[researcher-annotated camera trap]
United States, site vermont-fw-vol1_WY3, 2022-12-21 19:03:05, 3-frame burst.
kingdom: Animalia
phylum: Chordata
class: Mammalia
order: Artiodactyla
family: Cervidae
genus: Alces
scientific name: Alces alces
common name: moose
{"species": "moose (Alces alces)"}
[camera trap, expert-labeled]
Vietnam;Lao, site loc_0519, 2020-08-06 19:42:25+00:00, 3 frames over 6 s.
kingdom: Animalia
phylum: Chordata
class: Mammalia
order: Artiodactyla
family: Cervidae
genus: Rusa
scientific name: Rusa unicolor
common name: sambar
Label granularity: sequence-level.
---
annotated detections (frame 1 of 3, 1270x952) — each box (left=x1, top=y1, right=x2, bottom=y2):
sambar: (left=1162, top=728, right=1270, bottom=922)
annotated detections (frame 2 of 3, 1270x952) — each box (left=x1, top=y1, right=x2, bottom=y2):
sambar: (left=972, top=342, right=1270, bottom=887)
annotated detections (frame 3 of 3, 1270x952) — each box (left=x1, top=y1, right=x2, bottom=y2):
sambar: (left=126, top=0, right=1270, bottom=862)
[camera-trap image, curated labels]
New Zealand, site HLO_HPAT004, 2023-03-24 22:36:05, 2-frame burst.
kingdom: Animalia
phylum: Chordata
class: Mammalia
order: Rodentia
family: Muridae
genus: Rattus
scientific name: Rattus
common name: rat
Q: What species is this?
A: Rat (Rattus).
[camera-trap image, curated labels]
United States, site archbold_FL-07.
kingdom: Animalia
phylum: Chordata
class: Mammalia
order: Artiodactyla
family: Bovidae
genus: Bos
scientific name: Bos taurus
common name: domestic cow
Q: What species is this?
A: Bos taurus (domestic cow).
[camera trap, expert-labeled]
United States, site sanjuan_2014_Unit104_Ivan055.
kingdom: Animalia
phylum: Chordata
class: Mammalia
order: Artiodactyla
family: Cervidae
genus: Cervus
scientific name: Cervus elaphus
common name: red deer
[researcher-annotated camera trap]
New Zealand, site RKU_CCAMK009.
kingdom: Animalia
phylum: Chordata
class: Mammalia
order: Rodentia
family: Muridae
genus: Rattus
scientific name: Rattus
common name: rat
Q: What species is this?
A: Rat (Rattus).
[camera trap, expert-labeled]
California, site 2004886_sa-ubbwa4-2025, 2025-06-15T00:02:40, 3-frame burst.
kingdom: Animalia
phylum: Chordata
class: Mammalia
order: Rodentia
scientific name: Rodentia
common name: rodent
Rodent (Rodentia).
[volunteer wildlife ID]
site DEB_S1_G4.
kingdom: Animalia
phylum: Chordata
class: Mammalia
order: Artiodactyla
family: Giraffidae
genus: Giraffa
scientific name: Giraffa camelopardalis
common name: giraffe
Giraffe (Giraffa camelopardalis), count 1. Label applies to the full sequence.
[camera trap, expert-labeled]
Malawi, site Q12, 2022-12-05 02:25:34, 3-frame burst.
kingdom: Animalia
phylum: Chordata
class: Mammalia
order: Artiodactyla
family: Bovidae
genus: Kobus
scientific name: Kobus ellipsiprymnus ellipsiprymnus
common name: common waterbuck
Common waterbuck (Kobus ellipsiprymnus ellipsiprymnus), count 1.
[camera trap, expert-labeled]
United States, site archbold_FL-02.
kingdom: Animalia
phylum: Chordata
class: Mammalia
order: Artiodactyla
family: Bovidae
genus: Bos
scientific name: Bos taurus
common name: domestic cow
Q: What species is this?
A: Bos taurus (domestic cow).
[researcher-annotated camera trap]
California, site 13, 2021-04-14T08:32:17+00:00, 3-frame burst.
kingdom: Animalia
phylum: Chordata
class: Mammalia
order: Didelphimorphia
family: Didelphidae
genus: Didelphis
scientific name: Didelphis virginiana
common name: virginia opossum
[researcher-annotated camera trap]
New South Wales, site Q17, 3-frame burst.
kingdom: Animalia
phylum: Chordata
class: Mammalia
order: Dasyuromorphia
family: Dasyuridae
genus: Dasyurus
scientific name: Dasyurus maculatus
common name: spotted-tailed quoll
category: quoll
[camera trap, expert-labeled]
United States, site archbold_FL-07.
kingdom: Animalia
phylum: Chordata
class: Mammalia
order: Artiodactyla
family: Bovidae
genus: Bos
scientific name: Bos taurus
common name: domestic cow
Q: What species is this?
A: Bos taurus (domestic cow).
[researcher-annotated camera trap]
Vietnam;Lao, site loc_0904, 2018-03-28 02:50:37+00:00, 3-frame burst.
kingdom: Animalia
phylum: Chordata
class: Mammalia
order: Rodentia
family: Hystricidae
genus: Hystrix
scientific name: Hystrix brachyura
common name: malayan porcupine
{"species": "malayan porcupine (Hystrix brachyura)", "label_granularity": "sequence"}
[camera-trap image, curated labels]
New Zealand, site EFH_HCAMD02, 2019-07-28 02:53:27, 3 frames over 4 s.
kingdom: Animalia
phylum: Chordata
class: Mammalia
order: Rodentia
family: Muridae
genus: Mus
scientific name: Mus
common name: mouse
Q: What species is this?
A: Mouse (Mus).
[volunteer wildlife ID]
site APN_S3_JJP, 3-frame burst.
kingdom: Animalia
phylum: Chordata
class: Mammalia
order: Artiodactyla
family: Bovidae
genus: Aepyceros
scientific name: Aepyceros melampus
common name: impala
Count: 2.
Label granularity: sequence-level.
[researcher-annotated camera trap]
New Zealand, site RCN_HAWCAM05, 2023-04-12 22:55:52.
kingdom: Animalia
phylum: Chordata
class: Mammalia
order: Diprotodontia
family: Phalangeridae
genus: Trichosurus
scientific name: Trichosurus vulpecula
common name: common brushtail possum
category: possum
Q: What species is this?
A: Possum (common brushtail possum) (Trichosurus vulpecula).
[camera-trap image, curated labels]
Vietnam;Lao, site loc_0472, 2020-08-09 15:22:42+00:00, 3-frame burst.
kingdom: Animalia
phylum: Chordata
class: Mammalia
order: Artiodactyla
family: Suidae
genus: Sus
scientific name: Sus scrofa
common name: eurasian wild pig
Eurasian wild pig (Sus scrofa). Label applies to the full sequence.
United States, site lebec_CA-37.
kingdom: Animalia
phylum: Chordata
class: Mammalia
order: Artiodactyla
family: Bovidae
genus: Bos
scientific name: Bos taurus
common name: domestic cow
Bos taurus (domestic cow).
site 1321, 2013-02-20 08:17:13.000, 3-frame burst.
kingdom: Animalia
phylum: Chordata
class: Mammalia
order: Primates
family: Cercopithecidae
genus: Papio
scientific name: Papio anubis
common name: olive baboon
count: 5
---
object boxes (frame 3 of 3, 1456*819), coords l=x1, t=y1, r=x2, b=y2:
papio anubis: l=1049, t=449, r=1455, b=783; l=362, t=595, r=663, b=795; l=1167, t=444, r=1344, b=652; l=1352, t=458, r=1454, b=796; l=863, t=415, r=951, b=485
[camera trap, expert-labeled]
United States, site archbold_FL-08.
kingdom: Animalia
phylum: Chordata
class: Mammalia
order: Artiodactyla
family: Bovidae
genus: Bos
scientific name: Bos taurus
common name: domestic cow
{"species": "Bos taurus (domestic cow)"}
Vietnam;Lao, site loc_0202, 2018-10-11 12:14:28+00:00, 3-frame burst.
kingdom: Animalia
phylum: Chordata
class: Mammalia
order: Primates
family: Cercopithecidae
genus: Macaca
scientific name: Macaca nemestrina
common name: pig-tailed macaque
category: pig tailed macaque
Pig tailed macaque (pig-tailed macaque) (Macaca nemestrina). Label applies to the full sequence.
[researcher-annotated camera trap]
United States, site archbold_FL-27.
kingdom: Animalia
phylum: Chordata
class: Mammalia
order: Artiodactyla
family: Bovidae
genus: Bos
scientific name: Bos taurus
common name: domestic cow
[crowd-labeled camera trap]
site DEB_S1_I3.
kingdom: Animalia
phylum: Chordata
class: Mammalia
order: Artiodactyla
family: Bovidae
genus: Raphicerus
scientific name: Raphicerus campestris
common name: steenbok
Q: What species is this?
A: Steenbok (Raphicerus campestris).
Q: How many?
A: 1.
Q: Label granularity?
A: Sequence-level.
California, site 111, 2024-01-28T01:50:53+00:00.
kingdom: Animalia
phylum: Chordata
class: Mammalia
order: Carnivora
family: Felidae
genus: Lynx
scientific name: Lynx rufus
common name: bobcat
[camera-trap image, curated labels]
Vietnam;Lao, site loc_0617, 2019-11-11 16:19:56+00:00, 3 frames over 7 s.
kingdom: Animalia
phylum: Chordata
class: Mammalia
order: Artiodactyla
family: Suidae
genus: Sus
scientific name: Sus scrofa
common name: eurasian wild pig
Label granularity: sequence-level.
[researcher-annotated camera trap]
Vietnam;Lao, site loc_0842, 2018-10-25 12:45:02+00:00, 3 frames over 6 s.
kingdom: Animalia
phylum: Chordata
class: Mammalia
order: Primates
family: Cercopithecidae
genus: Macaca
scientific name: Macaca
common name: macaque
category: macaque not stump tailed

Problem description: Search the entries for the word "Vietnam" and copy every line that has it.

Answer below:
Vietnam;Lao, site loc_0519, 2020-08-06 19:42:25+00:00, 3 frames over 6 s.
Vietnam;Lao, site loc_0904, 2018-03-28 02:50:37+00:00, 3-frame burst.
Vietnam;Lao, site loc_0472, 2020-08-09 15:22:42+00:00, 3-frame burst.
Vietnam;Lao, site loc_0202, 2018-10-11 12:14:28+00:00, 3-frame burst.
Vietnam;Lao, site loc_0617, 2019-11-11 16:19:56+00:00, 3 frames over 7 s.
Vietnam;Lao, site loc_0842, 2018-10-25 12:45:02+00:00, 3 frames over 6 s.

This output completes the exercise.